If you are teaching your first deaf student–or your second or third– this self-paced tutorial in teaching deaf students will be helpful. It presents a series of common questions you may have. Under each question are several links, and the occasional video, that will help answer these questions. It is organized so that teachers can review content in any order they need, depending on your questions.

Extensive, Easy-to-Navigate Information

The curriculum is very thorough and includes a lot of content rarely discussed elsewhere. For example, it explains why it is especially important for deaf students to protect their eyes. It explains tinnitus–a condition that affects many deaf people, but is rarely addressed in most deafness content. One section addresses what to do when you deliver your class outdoors. And more.

For All Ages, All Countries–Mostly

Most of the content is useful regardless of the age of your students or what country you are in.
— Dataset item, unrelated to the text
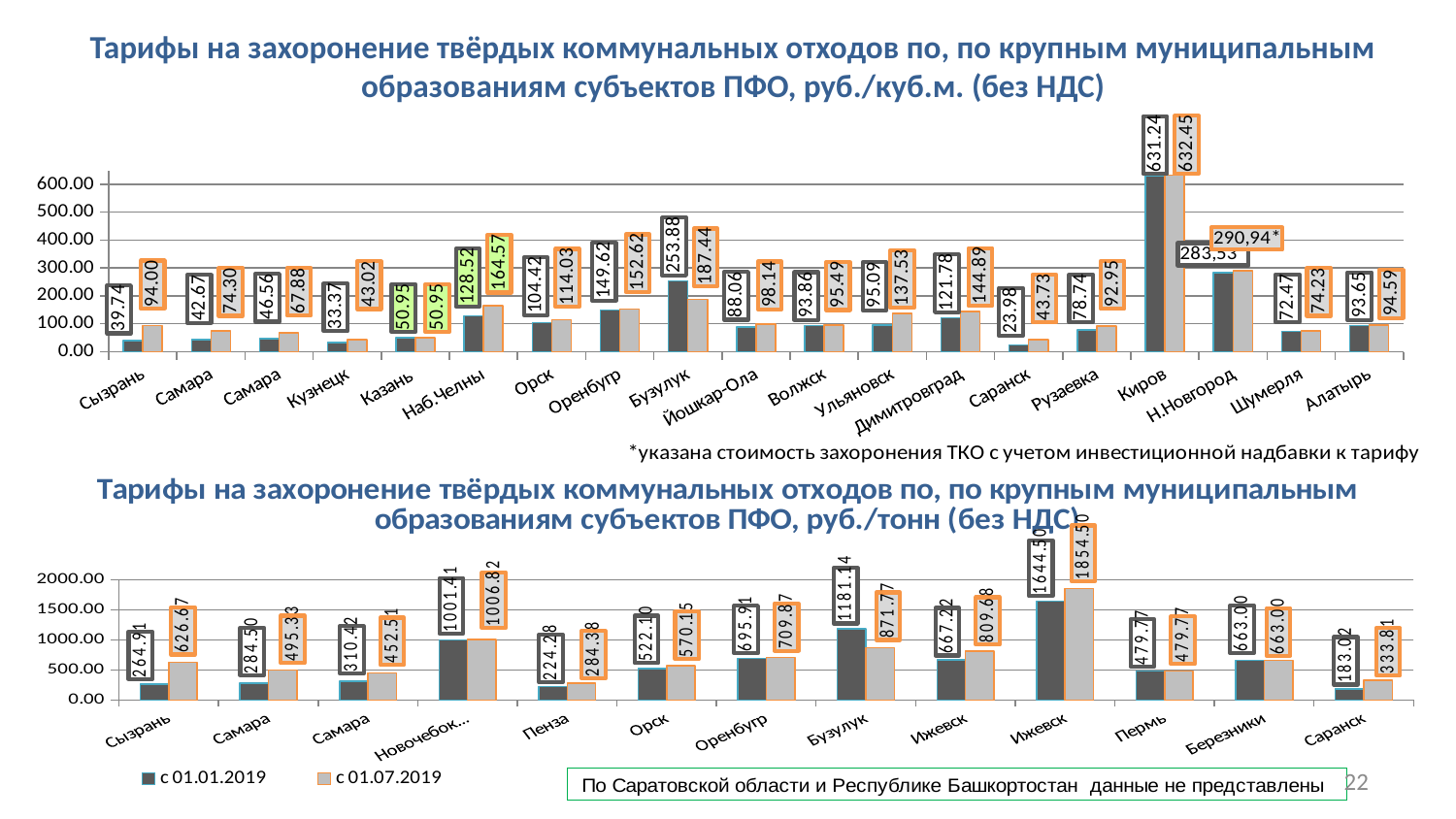
What kind of chart is the bottom chart (руб./тонн)? Bar chart How many series does the legend of the bottom chart (руб./тонн) list? 2 In the top chart (руб./куб.м.), what is the difference between the с 01.01.2019 and с 01.07.2019 values for Бузулук? 66.44 In the top chart (руб./куб.м.), what is the value for Наб.Челны for the series с 01.01.2019? 128.52 In the bottom chart (руб./тонн), which series has the larger value for Бузулук, с 01.01.2019 or с 01.07.2019? с 01.01.2019 In the top chart (руб./куб.м.), which category has the lowest value for the series с 01.01.2019? Саранск In the bottom chart (руб./тонн), what is the difference between the с 01.07.2019 and с 01.01.2019 values for Саранск? 150.79 How many categories are shown on the x axis of the top chart (руб./куб.м.)? 19 In the top chart (руб./куб.м.), what is the value for Киров for the series с 01.07.2019? 632.45 In the bottom chart (руб./тонн), what is the value for Пенза for the series с 01.07.2019? 284.38 In the top chart (руб./куб.м.), which category has the highest value for the series с 01.01.2019? Киров In the bottom chart (руб./тонн), which category has the highest value for the series с 01.07.2019? Ижевск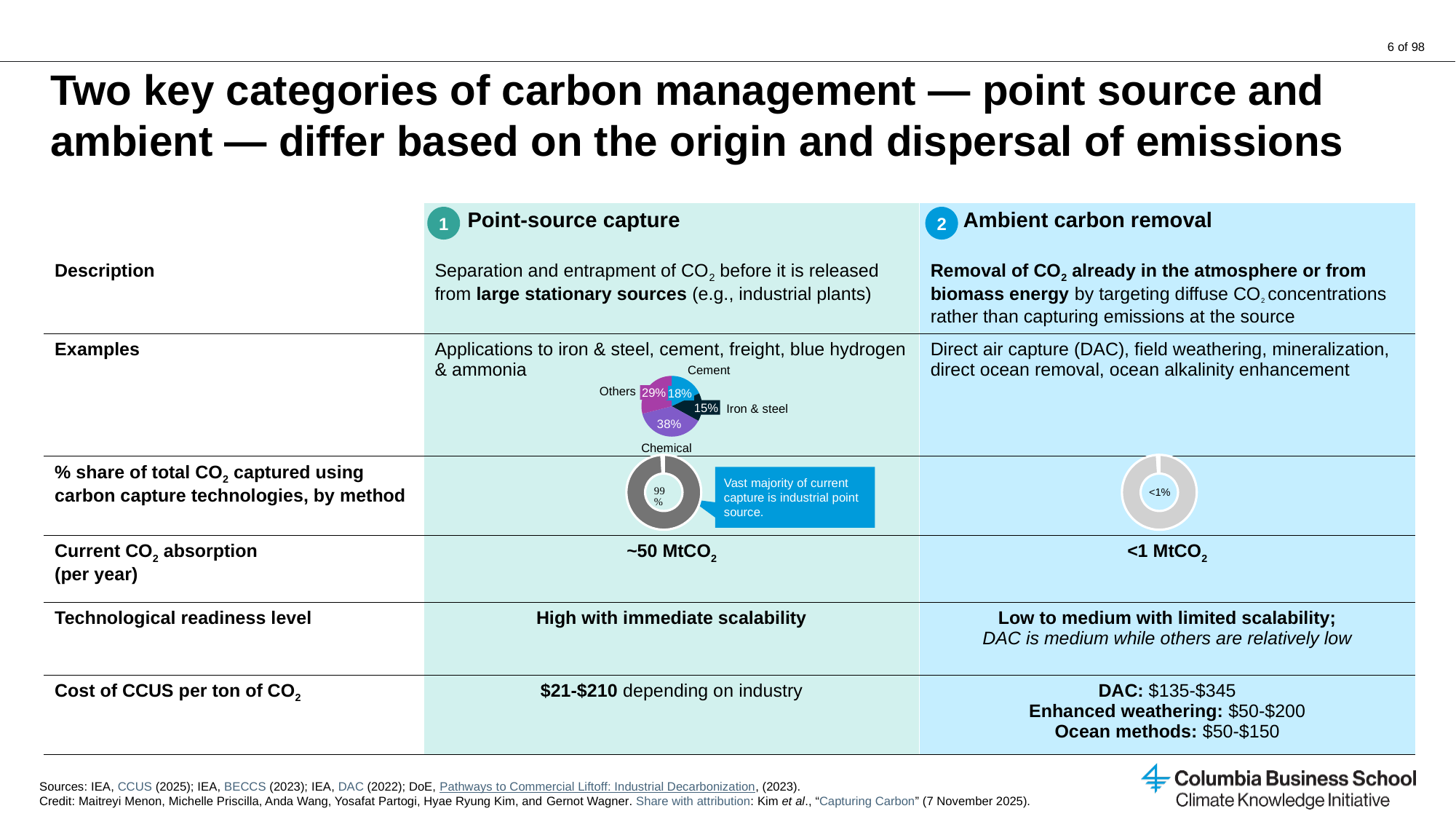
How many categories does the pie chart under Point-source capture examples show? 4 In the pie chart under Point-source capture examples, what share is shown for Cement? 18% In the donut chart for % share of total CO2 captured, what value is shown for Ambient carbon removal? <1% In the pie chart under Point-source capture examples, how many percentage points larger is Chemical than Cement? 20 percentage points In the pie chart under Point-source capture examples, which category has the largest share? Chemical In the pie chart under Point-source capture examples, which is larger, Others or Cement? Others In the pie chart under Point-source capture examples, what share is shown for Iron & steel? 15% What kind of chart is shown under the Point-source capture examples? Pie chart In the pie chart under Point-source capture examples, which category has the smallest share? Iron & steel In the pie chart under Point-source capture examples, what share is shown for Chemical? 38% In the donut chart for % share of total CO2 captured, what value is shown for Point-source capture? 99% In the pie chart under Point-source capture examples, what share is shown for Others? 29%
However, some content seems to assume your students are older. For example, it does not explain how to make it easier for a deaf student to lip read you if they are much shorter than you. (Don’t lean over them. Instead, squat so your face can be at their eye level. Or have both of you sit in chairs to minimize the height difference). Some content, such as the section “Who can support me”? and “Resources”, assume you are in Australia.


The page is mostly accessible for people using screen reading software. One image does not use alternative text to describe it for people who cannot see (a logo for Melbourne Polytechnic). Videos are in spoken English, with English captions, and provide translation into Auslan (Australian Sign Language).